They have at least acknowledged his legitimacy as president and the importance of his political strength and acumen. He is, in short, generally accorded by them and their contributors the customary respect accorded the president of the U.S., without stifling their still serious reservations, many of them perfectly arguable. And they recognize that up to now, he has won every round, and that the Republican party in Washington, which for the first six months of this administration sat on its hands, neutral about whether he would be impeached or not, is now in the final stages of the awkward grace of conversion. Former Arizona senator Jeff Flake’s one contribution to contemporary American political science was his resigned assertion, of the Republicans, as he retired from the Senate: “It’s the president’s party now.” How ludicrous and pretentious now are the sniping from the sidelines of former Ohio governor John Kasich and a few others that they had “called out” Trump’s “insensitivity,” or whatever.
____
EXERCISES:
- A) Translate this sentence from the passage on Trump and the Republican party into Spanish: "Former Arizona senator Jeff Flake’s one contribution to contemporary American political science was his resigned assertion, of the Republicans, as he retired from the Senate: “It’s the president’s party now.”"
- B) Continue the passage on Trump and the Republican party with one further paragraph that follows on from its final sentence.
The items after this point are separate material, not part of the passage on Trump and the Republican party.

MATERIAL SHOWN:
____
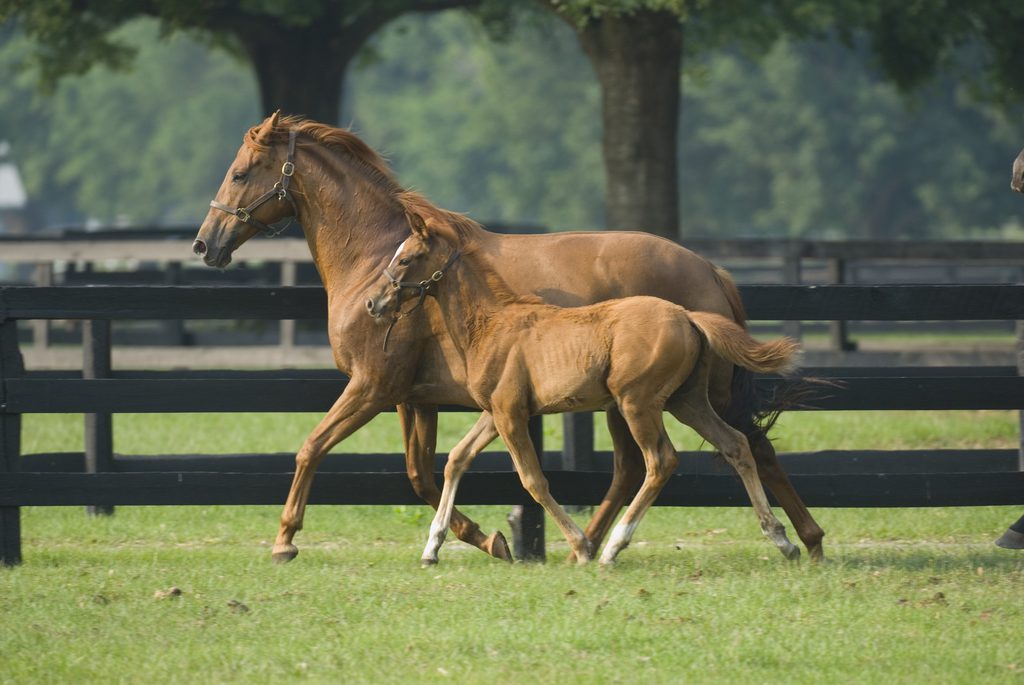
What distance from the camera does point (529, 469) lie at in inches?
294

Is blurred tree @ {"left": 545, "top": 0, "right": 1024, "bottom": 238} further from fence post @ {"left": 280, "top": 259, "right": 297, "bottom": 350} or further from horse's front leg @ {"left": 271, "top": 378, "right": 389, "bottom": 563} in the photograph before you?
horse's front leg @ {"left": 271, "top": 378, "right": 389, "bottom": 563}

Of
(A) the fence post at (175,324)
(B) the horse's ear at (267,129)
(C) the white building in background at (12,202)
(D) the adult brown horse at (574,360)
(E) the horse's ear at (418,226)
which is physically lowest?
(C) the white building in background at (12,202)

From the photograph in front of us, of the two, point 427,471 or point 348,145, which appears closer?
point 427,471

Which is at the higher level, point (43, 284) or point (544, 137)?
point (43, 284)

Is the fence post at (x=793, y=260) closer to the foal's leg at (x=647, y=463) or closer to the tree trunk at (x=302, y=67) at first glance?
the tree trunk at (x=302, y=67)

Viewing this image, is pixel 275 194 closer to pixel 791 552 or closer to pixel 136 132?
pixel 791 552

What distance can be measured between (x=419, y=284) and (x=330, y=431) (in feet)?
3.02

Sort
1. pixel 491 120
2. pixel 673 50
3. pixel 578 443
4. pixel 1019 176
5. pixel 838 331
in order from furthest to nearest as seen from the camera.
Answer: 1. pixel 491 120
2. pixel 673 50
3. pixel 838 331
4. pixel 578 443
5. pixel 1019 176

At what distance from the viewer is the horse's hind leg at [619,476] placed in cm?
788

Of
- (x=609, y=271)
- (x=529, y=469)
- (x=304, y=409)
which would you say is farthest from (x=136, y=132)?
(x=529, y=469)

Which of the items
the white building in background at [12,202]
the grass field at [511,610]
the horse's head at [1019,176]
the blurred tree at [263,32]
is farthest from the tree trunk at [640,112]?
the white building in background at [12,202]

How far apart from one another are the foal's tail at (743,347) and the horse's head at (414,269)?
53.1 inches

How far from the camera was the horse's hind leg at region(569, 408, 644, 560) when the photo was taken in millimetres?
7879

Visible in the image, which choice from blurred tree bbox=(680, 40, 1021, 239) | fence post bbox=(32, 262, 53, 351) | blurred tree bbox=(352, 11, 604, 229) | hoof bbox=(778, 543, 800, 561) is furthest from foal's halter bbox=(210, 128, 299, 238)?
blurred tree bbox=(680, 40, 1021, 239)
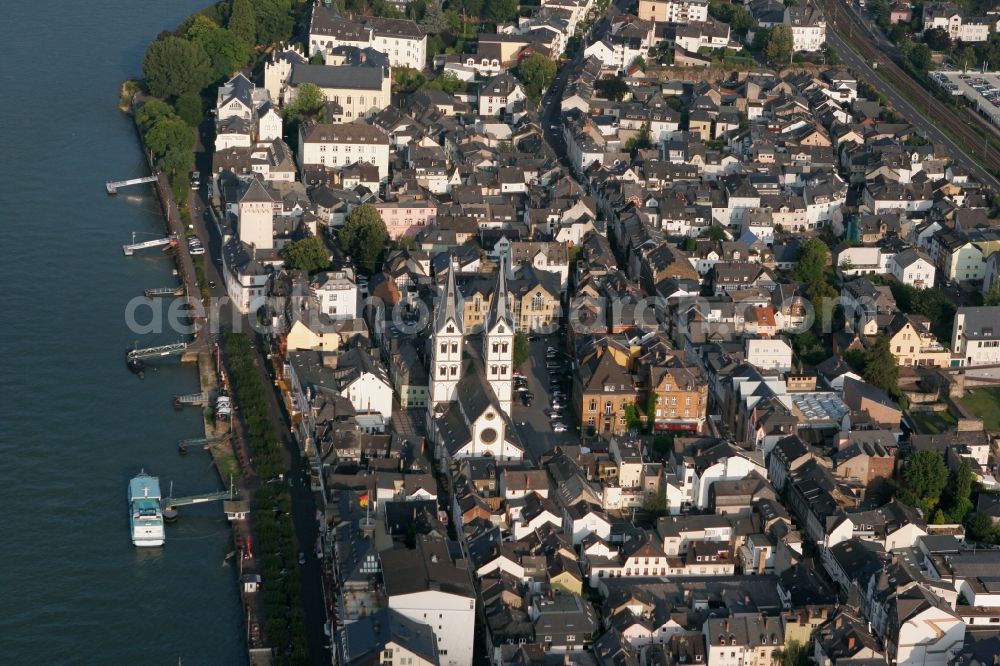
____
RESULTS BY TASK:
- A) La única contribución del exsenador por Arizona Jeff Flake a la ciencia política estadounidense contemporánea fue su resignada afirmación, acerca de los republicanos, al retirarse del Senado: «Ahora es el partido del presidente».

- B)
The rap that Trump didn’t get everything he promised done in his first two years, when the Republicans had both houses of the Congress, is nonsense because most of the Republican legislators had no more use for Trump than did the Democrats who were promising “scorched earth” and “total resistance.” This is the generally unrecognized point of these scores of retirements of Republicans from the Congress. They were almost all Never Trumpers, such as Speaker Paul Ryan and Senator Bob Corker (Tennessee), and from Trump’s standpoint, they were a viper at his throat: RINOs (Republicans in Name Only) were worse than Democrats, not a band of party loyalists he could easily work with. The transformation in less than three years of Senate leader Mitch McConnell, from proposing to “drop [Trump] like a hot rock” to working closely with him for the Republican program and Trump nominees to government and the federal bench, is remarkable. So is the evolution of Senator Lindsey Graham (South Carolina), from being joined at the hip to John McCain and seeing the Access Hollywood tape as the “exit ramp” from the Trump candidacy to his current preparations as Judiciary Committee chairman to follow up on the report of Justice Department inspector general Michael Horowitz and help create the proper ambiance for what should be a series of indictments of Trump’s most reckless and perfervid enemies in the Obama intelligence and justice hierarchy.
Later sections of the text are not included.